When 18 Republican attorneys general back President Donald Trump's latest ludicrous Supreme Court try to overturn the election, it's hard to foresee any GOP cooperation with a Biden presidency.
When leading GOP senators stay mum on Trump's fake fraud claims and his fans' threats of violence, with tongues frozen by fear of the president and his followers, it's hard to imagine bipartisanship in Congress.
Yet President-elect Joe Biden has made bipartisan outreach his motto. His calls to heal the country's bitter partisan divide were a key reason for his victory. And Biden knows that little congressional work will get done with a slim Democratic margin in the House and a closely divided Senate unless there is some cross-party cooperation.

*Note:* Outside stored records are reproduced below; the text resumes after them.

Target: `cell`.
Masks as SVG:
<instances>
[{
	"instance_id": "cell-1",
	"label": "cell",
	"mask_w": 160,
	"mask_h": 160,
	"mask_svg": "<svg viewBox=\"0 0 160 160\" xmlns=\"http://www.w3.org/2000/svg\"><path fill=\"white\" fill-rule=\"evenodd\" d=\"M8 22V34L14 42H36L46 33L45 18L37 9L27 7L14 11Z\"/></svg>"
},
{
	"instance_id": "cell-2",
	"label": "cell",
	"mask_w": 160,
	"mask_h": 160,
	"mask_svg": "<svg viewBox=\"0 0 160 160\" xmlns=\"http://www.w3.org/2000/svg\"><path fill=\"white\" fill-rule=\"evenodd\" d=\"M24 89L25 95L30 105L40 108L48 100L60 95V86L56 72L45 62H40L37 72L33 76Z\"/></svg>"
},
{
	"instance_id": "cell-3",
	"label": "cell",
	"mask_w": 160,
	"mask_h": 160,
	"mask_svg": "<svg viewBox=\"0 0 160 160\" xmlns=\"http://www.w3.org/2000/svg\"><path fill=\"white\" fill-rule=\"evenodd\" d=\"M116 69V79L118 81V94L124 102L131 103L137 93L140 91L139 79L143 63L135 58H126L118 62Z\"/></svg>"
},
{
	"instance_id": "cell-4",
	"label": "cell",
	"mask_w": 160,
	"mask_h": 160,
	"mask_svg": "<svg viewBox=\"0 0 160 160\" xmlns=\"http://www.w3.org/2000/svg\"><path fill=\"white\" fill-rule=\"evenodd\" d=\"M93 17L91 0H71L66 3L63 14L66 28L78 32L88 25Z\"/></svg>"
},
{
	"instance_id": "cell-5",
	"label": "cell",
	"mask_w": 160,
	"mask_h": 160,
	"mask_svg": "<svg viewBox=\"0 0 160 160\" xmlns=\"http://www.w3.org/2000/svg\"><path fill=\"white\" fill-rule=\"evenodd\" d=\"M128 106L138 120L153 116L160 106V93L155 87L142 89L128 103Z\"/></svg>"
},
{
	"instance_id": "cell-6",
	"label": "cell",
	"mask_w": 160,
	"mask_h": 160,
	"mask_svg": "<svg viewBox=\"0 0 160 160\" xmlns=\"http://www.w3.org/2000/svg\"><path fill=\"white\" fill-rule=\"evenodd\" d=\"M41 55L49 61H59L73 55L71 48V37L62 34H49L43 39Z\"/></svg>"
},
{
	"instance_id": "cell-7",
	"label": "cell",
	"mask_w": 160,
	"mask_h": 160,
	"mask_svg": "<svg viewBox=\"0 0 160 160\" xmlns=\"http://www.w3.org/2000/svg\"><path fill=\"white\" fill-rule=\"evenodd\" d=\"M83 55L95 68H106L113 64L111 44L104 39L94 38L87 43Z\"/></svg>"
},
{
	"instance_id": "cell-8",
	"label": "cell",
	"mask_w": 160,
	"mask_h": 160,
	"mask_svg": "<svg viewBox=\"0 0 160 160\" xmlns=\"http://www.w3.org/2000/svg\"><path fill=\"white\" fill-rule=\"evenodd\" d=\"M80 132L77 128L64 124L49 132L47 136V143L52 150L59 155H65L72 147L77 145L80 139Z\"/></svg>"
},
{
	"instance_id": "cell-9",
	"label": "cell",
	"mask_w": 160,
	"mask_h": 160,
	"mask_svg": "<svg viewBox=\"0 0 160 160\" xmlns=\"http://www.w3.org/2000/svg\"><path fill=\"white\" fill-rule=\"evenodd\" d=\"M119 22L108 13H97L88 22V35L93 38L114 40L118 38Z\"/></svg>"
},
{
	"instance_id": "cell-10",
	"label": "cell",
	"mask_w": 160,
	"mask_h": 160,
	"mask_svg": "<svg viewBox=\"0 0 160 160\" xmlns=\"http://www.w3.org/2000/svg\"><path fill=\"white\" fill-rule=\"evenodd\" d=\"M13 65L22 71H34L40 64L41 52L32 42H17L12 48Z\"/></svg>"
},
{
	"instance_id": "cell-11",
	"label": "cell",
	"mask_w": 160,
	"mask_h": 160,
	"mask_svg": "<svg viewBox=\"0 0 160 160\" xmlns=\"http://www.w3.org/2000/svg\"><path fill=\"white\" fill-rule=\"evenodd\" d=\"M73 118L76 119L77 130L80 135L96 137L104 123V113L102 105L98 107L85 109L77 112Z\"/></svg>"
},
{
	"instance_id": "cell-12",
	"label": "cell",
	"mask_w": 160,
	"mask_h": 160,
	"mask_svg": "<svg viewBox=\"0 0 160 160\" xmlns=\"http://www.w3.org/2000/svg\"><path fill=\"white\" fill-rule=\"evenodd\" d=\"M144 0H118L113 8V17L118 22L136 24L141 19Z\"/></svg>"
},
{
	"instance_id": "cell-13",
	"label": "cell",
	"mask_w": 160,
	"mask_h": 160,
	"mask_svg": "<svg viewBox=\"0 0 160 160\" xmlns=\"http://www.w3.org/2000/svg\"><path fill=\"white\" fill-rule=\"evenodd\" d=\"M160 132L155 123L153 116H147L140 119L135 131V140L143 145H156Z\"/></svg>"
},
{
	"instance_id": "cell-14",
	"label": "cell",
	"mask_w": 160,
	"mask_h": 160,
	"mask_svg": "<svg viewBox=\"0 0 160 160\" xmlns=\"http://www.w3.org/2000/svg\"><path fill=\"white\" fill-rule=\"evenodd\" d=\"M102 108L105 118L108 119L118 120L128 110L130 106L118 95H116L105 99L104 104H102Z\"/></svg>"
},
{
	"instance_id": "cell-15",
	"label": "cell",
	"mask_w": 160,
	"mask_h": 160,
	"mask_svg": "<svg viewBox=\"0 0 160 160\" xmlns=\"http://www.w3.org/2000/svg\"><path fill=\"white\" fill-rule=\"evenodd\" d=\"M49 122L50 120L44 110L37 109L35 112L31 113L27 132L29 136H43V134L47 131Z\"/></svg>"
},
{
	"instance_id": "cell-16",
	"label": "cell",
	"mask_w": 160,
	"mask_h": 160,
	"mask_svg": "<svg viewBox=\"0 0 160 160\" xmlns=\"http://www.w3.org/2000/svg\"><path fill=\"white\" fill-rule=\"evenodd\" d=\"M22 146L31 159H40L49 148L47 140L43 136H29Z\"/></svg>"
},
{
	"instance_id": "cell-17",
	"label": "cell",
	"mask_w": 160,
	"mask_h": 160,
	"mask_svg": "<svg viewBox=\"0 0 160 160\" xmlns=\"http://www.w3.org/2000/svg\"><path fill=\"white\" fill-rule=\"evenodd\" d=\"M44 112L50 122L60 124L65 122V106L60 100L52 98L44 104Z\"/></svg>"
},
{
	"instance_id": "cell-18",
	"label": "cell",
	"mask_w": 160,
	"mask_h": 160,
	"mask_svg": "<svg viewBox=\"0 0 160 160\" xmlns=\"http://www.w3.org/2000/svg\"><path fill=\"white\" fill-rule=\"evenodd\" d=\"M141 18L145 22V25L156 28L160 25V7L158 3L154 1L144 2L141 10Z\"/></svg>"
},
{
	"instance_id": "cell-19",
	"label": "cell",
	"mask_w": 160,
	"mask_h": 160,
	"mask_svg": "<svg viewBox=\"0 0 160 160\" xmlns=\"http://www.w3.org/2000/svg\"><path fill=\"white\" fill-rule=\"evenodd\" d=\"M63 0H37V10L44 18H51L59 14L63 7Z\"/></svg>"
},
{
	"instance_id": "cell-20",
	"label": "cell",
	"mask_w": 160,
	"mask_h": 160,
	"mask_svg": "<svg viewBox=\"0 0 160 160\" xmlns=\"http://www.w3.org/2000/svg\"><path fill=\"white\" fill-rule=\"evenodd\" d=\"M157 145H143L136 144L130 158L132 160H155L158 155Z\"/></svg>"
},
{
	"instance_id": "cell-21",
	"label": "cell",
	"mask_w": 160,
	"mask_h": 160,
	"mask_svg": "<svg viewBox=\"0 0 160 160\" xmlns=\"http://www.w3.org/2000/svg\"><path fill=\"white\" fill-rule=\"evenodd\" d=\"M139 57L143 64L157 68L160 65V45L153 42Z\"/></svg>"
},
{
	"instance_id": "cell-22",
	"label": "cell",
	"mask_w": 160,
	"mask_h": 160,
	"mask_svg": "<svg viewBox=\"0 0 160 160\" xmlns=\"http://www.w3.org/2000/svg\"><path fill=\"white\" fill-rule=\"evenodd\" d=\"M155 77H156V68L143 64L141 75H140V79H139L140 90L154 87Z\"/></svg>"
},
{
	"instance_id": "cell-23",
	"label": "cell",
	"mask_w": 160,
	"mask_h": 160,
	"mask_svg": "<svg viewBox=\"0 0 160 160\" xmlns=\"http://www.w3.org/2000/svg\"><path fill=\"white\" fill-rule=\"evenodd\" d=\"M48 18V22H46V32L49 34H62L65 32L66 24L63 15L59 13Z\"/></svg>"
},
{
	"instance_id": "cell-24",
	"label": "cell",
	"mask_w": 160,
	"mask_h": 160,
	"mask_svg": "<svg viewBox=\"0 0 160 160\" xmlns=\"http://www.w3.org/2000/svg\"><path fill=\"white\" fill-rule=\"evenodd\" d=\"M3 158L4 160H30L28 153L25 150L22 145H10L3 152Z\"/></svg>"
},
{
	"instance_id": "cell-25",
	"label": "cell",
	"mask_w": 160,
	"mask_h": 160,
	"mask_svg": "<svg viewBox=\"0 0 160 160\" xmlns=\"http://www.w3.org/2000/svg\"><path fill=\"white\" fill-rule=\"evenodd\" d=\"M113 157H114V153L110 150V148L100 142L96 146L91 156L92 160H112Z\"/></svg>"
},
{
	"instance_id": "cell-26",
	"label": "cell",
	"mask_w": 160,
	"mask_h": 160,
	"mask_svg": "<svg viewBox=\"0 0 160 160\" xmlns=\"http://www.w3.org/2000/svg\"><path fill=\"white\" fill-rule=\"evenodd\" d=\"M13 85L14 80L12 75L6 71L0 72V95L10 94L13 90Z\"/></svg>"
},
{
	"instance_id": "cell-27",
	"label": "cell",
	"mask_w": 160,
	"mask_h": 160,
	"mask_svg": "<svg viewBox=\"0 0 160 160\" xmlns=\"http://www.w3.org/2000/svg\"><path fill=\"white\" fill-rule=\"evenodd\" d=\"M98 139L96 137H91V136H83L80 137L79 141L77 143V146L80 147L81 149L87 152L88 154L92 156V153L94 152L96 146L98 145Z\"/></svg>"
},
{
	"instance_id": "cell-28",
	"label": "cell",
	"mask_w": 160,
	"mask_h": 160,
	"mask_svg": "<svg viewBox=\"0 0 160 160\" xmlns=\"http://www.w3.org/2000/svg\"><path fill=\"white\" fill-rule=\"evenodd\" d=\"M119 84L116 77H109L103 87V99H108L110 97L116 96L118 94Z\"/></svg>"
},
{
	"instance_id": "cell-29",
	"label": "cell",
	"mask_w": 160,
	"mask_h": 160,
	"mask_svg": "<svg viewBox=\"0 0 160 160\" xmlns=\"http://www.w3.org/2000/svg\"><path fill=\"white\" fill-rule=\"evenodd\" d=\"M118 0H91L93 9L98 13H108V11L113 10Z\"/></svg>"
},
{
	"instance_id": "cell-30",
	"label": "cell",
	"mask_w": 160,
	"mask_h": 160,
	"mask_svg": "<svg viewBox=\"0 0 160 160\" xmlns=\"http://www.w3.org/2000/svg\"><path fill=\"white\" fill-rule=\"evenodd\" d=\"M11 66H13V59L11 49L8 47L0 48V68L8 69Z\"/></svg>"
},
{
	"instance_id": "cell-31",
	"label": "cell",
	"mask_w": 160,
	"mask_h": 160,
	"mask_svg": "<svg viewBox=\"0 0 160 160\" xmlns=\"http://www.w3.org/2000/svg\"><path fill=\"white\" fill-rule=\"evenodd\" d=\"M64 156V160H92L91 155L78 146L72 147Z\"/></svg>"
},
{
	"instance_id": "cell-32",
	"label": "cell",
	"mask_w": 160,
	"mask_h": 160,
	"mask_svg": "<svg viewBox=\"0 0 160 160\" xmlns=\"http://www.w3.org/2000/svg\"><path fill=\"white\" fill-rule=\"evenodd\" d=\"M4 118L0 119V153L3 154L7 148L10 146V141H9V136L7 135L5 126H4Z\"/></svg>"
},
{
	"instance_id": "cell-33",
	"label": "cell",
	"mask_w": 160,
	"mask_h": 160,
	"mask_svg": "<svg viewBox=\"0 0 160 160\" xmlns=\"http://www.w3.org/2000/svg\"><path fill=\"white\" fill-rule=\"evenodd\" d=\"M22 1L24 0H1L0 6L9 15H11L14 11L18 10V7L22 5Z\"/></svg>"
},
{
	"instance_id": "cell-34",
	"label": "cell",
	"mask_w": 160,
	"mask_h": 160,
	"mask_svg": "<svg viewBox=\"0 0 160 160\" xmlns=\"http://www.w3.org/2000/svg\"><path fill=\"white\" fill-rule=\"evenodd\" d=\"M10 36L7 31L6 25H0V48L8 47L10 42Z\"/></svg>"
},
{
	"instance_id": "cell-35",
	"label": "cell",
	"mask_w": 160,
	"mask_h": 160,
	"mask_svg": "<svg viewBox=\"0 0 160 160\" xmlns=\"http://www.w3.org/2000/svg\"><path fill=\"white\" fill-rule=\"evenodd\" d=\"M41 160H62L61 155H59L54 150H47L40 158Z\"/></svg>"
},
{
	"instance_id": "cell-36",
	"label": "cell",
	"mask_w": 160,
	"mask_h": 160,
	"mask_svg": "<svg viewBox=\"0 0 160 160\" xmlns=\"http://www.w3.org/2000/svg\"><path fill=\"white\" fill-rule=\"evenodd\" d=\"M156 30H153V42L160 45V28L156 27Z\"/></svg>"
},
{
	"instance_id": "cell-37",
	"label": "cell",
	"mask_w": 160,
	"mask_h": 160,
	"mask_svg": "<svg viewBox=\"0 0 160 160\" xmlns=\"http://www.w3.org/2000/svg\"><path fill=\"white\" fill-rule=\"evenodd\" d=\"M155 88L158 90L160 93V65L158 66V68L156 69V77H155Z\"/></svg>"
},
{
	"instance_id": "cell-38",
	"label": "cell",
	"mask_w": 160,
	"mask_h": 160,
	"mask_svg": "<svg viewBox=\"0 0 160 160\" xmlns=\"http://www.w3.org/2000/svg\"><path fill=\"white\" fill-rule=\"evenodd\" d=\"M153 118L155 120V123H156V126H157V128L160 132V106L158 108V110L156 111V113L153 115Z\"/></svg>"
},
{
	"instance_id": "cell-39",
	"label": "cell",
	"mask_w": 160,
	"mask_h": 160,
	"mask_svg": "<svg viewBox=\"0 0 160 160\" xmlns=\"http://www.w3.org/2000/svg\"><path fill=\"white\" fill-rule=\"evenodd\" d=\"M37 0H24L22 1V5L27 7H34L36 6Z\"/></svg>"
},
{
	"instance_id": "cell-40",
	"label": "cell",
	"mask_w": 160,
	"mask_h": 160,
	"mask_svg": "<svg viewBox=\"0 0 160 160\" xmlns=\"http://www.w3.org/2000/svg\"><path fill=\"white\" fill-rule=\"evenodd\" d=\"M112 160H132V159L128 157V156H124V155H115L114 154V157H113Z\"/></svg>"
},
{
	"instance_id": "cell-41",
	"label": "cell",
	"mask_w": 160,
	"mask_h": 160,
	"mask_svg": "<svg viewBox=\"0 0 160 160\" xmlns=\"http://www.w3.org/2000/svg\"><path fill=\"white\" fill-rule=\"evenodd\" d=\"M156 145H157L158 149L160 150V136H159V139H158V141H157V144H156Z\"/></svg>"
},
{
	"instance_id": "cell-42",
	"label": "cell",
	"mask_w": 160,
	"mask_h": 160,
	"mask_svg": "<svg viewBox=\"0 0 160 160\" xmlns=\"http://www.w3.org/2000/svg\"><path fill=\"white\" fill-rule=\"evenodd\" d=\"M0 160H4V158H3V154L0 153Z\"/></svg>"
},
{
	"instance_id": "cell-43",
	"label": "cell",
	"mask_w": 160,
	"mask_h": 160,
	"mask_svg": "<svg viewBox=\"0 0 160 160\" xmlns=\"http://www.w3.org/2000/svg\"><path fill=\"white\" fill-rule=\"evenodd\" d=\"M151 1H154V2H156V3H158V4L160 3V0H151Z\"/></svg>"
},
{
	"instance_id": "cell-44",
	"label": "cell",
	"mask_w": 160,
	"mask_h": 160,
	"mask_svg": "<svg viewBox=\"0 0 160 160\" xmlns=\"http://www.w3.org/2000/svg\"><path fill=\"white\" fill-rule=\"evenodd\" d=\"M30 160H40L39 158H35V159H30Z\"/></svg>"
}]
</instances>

So a key to Biden's legislative agenda will be Sen. Chris Coons, D-Del., a close ally for decades, who has spent the last decade cultivating relationships with Senate Republicans, out of a sincere belief that this is the only way government can function. The news website Politico labeled Coons "Biden's ambassador to the GOP." His unflagging efforts to find GOP partners could be critical on many domestic and foreign issues.
So watch Coons' progress closely to gauge whether enough legislators finally realize that — to paraphrase Lincoln for our times — a country bitterly divided cannot stand.
"It's going to be very difficult," Coons told me by phone, referring to the odds for cross-party action.
But the Delaware Democrat, (who holds Biden's old seat) is unflagging. He is also smart, thoughtful and straightforward, with simultaneous Yale degrees in law and in ethics from Yale Divinity School. (Ethics and law: How blissfully old-fashioned to think of those two words in the same sentence.)
"A number of GOP senators I have talked with, including Pennsylvania's Sen. [Pat] Toomey, talk about how frustrated we are," Coons continued. "The work of the legislature has ground to a halt. This is a bipartisan concern. A group of us are pressing our leaders."